Challenges in the Pharmacologic Management of Obesity and Secondary Dyslipidemia in Children and Adolescents

The rise in childhood obesity has lead to an increased number of children with lipid abnormalities and the predominance of a combined dyslipidemic pattern characterized by a moderate-to-severe elevation in triglycerides, normal-to-mild mild elevation in LDL cholesterol and reduced HDL cholesterol. Although recently published National Heart, Lung and Blood Institute (NHLBI) guidelines represent a significant step forward in managing primary dyslipidemias in pediatric patients, there is still no general consensus regarding the pharmacologic treatment of obesity-related lipid abnormalities in children. The use of early pharmacologic intervention to control dyslipidemias and reduce cardiovascular risk in young children is only expected to increase given the steady increase in obesity and emergence of atherosclerotic disease in pre-adolescents.
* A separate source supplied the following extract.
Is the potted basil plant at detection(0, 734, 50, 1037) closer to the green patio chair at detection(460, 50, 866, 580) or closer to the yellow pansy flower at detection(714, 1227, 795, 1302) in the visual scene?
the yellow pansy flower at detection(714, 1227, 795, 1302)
Despite the increasing use of lipid-lowering therapy in children over the last few years, diet and lifestyle modification remain the first line therapy. Given the challenges of instituting and maintaining lifestyle modification in pediatric patients, however, it is likely that institution of drug therapy may be required in many children. Of all the medications currently available, the fibric acid derivatives have a cholesterol lowering profile that is most likely to be effective in obese children with the high TG/low HDL phenotype and data from a recently published study of gemfibrozil in children with metabolic syndrome are promising. However, additional information regarding the short and long-term safety and efficacy of fibrate therapy in children with obesity-related lipid disorders is needed before use of these agents can be recommended.